By spring of 1935, Kamm, now 35 years of age, had slowed considerably, and by May was released by the Indians. In his 14 years, he batted a very commendable .281 with over 1600 hits. He was also retired with the best fielding percentage by a third baseman at the time (.967), a number since passed.
Kamm returned to California after his playing days, managing in the PCL for a few seasons. He enjoyed the boost in fame he received from Lawrence Ritter's book "The Glory of Their Times," published in 1966. He died in 1988 at the age of 88.
Kamm was a sure and steady player, a model of consistency. One of the players who are forgotten once their playing days ended, it is only through Ritter's book that his name is even slightly remembered today. Had there been All-Star games during his playing days, he would have been on the AL squad year-after-year. When I think of Willie Kamm and try to contemporize his fame, the first two names I come up with are Doug Decinces and Roy Smalley. Smalley and Decinces had nice long careers at shortstop and third base, respectively. Most teams in the AL would have considered their addition to be a marked upgrade to what they currently had there. But the second their careers ended..... well, you don't hear many people talking about Roy Smalley and Doug Decinces these days, do you?
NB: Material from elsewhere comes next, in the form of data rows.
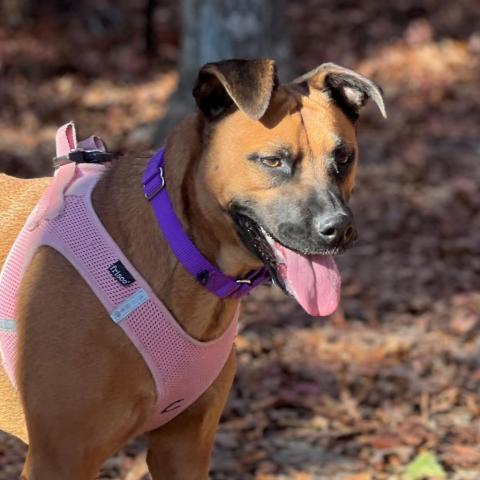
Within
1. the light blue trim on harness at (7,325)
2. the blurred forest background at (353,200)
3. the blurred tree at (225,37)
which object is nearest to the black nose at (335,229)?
the light blue trim on harness at (7,325)

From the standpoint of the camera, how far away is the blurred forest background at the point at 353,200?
19.6 feet

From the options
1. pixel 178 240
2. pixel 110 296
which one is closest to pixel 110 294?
pixel 110 296

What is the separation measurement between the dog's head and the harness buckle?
0.17 meters

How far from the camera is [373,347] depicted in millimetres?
7191

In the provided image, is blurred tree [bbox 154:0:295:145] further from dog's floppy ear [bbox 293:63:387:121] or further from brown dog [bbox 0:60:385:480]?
brown dog [bbox 0:60:385:480]

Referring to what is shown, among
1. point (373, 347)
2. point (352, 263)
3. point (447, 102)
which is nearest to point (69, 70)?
point (447, 102)

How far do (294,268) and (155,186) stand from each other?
22.7 inches

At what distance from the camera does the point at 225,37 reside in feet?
32.5

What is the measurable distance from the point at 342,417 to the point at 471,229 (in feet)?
12.0

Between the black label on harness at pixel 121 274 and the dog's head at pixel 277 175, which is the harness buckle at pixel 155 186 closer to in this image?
the dog's head at pixel 277 175

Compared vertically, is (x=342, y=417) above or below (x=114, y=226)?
below

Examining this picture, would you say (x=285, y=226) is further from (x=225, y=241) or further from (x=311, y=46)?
(x=311, y=46)

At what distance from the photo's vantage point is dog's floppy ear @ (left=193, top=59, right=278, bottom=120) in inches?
155

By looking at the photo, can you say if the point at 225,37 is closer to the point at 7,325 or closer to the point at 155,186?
A: the point at 155,186
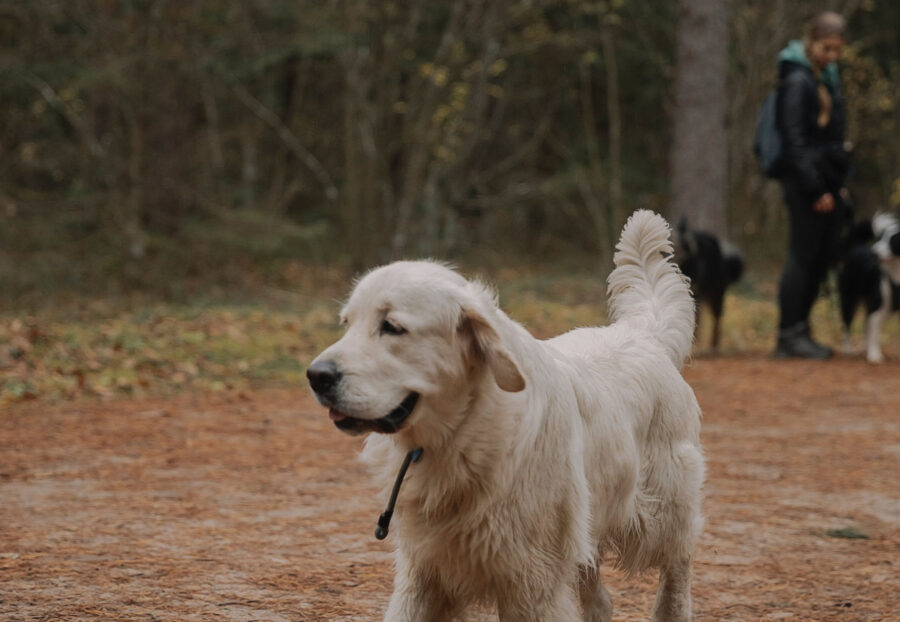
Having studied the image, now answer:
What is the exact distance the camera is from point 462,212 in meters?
25.2

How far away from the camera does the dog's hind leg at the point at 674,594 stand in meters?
3.65

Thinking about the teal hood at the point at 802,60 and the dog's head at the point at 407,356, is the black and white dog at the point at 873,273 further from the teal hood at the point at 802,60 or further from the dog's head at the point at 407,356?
the dog's head at the point at 407,356

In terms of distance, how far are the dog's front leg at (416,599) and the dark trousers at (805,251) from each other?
8971 millimetres

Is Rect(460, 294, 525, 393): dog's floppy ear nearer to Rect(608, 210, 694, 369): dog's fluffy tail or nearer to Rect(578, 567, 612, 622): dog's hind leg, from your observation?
Rect(578, 567, 612, 622): dog's hind leg

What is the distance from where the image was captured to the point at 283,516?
17.0 ft

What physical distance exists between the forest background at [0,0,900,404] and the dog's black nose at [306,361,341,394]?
6491 millimetres

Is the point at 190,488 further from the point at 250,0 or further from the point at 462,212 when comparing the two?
the point at 462,212

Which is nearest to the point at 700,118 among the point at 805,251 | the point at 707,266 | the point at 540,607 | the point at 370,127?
the point at 707,266

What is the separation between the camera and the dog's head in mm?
2824

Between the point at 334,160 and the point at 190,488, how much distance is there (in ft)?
67.2

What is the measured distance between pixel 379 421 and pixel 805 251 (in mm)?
9326

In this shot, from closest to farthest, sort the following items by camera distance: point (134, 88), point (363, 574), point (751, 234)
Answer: point (363, 574), point (134, 88), point (751, 234)

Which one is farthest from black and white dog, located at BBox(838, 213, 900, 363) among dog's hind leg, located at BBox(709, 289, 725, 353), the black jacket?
dog's hind leg, located at BBox(709, 289, 725, 353)

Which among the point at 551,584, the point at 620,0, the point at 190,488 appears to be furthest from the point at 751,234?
the point at 551,584
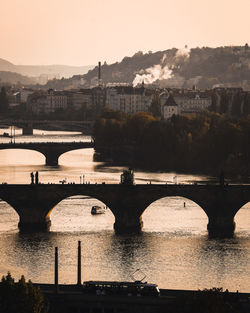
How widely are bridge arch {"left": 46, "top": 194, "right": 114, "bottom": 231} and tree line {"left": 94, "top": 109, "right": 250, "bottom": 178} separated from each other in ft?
73.9

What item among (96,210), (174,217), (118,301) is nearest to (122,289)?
(118,301)

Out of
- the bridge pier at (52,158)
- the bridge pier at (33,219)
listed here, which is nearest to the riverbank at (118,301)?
the bridge pier at (33,219)

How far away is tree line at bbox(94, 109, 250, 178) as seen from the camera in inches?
4326

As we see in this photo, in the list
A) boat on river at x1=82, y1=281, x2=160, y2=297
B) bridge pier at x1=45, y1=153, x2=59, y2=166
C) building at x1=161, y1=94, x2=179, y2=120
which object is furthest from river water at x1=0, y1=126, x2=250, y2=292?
building at x1=161, y1=94, x2=179, y2=120

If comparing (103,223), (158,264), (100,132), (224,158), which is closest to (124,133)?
(100,132)

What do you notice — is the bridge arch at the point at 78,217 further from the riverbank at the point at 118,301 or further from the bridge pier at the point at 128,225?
the riverbank at the point at 118,301

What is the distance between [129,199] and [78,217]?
184 inches

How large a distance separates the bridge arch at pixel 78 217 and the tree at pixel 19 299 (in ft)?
85.1

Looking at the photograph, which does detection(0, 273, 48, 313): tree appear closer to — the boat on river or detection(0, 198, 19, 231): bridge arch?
the boat on river

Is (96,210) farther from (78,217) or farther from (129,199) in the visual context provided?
(129,199)

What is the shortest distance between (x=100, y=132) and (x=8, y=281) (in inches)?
3500

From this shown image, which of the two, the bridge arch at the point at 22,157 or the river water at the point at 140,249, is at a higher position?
the river water at the point at 140,249

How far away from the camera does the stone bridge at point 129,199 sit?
7369cm

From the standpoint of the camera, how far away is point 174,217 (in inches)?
3066
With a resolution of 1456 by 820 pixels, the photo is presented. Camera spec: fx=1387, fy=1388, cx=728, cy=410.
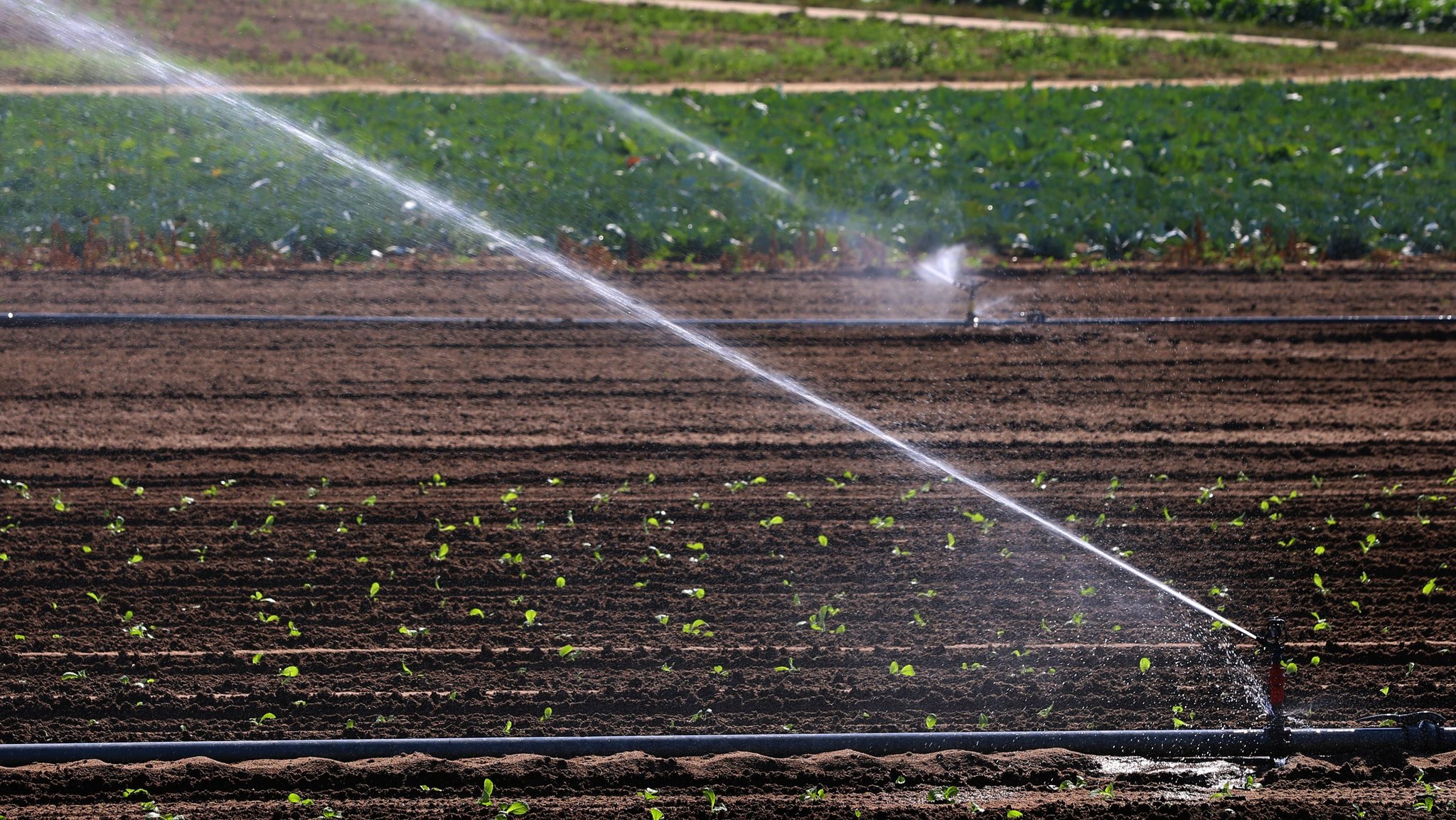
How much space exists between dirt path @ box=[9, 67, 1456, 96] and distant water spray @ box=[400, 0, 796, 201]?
0.62 m

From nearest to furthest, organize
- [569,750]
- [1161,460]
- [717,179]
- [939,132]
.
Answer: [569,750]
[1161,460]
[717,179]
[939,132]

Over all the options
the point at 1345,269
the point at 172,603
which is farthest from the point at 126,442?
the point at 1345,269

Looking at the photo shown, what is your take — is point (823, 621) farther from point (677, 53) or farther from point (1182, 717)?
point (677, 53)

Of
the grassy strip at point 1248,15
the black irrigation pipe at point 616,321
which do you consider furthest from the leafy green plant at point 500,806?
the grassy strip at point 1248,15

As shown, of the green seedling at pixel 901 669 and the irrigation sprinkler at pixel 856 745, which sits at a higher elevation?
the green seedling at pixel 901 669

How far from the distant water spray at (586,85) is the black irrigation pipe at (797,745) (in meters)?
10.2

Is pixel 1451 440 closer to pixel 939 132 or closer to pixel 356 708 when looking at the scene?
pixel 356 708

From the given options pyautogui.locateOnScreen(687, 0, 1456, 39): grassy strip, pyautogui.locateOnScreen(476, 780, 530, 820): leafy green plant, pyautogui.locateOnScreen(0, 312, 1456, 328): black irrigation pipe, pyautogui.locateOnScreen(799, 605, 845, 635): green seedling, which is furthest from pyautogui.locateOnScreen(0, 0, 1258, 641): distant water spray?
pyautogui.locateOnScreen(687, 0, 1456, 39): grassy strip

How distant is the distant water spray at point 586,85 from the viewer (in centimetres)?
1691

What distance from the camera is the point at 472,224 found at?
15531mm

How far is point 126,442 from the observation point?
9938 millimetres

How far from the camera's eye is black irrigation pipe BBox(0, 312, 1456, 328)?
12203mm

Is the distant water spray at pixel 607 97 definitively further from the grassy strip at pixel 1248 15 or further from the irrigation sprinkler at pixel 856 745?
the grassy strip at pixel 1248 15

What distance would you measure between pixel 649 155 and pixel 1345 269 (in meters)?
8.11
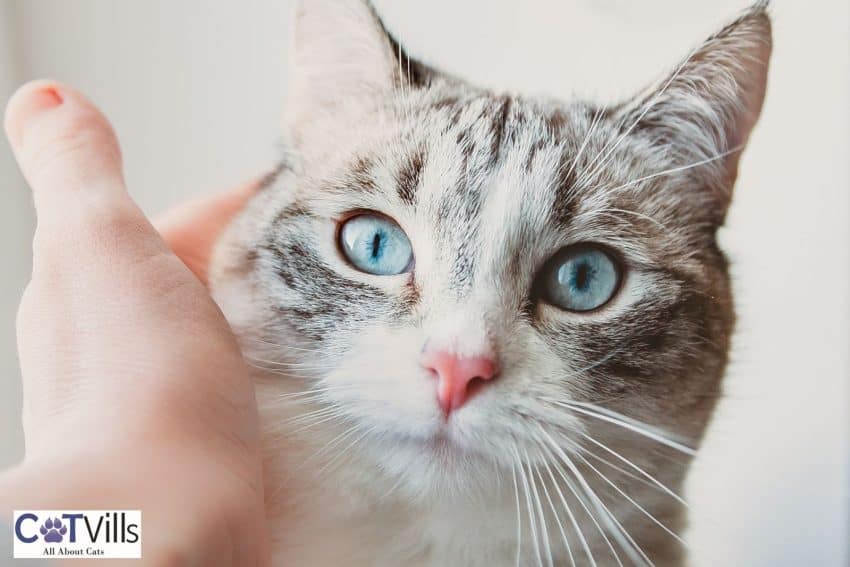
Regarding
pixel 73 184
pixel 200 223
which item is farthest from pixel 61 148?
pixel 200 223

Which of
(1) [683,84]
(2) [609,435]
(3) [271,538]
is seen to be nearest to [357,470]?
(3) [271,538]

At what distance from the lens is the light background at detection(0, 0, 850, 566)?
0.68 meters

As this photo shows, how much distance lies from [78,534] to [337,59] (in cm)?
46

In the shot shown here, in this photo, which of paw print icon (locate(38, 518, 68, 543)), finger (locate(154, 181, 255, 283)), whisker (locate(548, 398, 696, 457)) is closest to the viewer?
paw print icon (locate(38, 518, 68, 543))

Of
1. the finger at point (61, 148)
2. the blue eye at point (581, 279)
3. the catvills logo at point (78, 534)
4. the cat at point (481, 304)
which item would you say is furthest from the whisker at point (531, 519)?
the finger at point (61, 148)

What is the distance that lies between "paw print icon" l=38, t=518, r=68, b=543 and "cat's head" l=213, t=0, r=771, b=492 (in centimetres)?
19

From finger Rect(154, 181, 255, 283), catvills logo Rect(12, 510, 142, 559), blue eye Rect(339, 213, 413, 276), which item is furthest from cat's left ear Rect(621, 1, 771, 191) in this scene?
catvills logo Rect(12, 510, 142, 559)

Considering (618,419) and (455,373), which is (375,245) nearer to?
(455,373)

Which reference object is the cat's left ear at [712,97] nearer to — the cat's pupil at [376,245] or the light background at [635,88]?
the light background at [635,88]

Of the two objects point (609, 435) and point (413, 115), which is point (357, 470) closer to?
point (609, 435)

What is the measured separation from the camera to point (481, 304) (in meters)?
0.60

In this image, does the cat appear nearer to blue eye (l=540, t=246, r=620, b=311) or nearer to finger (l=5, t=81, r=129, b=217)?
blue eye (l=540, t=246, r=620, b=311)

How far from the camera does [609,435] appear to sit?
2.10 ft

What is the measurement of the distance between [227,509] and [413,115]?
1.21 ft
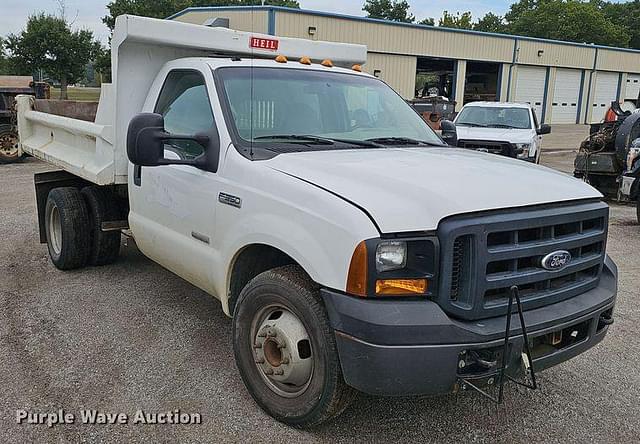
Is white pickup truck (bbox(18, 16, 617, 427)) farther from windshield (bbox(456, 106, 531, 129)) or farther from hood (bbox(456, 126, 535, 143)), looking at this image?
windshield (bbox(456, 106, 531, 129))

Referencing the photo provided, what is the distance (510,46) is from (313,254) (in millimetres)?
35813

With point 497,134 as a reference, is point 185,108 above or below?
above

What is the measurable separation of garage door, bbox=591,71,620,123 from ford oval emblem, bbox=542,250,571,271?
4279 centimetres

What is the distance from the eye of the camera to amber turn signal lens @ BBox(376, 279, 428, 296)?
112 inches

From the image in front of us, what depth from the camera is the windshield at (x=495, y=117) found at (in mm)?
13758

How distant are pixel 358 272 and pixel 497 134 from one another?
11.0 m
Just out of interest on Kamm's defense, here are the career fielding percentage and chances per game between Kamm and Brooks Robinson. Robinson is generally regarded as the best defensive third basemen ever. Although it is hard to really gage defensive ability through statistics, Kamm had more chances per game, and his fielding percentage vs the league (.948 league avg) is the same 19-point difference as Robinson (.952). I am not saying Kamm was better; I've never even seen film of Kamm (if it exists). I am just saying it is an interesting comparison. I'll even throw Graig Nettles into the mix.

Robinson .971 (.952) 3.20
Kamm .967 (.948) 3.28
Nettles .961 (.952) 2.98

Being from Detroit, I hear a lot about how current Tiger third baseman Brandon Inge is great defensively. Yes, he makes some great plays, and most of his errors are throwing errors. But his career numbers don't come anywhere near Kamm or Robinson. Neither does 2009 AL Gold Glove winner Evan Longoria (with his '09 stats only shown)

Inge .958 (.957) 2.88
Longoria .970 (.956) 2.74

I'll let you Jamesian guys interpret that all you want. I realize that other things affect fielding stats (height of infield grass, bunts vs. smashes down the line, equipment, and so on.) I just think it shows that Kamm may have been better than advertised.

The Autograph: Kamm was a great guy to get autographs from through the mail. He loved being remembered, even if it was only from people who read "Glory" and not from people who saw him play.

In the picture below, from the 1931 Tour of Japan, Kamm can be seen in the top row, third from the right.
Top Row, L-R: Rabbit Maranville, Beans Reardon (maybe), Ralph Shinners, George Kelly, Al Simmons, Tom Oliver, Willie Kamm, Doc Knolls (the trainer), Lou Gehrig.
Bottom Row, L-R: Larry French, Lefty Grove, Muddy Ruel (nice socks), Fred Lieb (the writer), Sotaro Suzuki, Lefty O'Doul, Bruce Cunningham, Frankie Frisch, Mickey Cochrane. Herb Hunter is the dude standing over Al Simmons.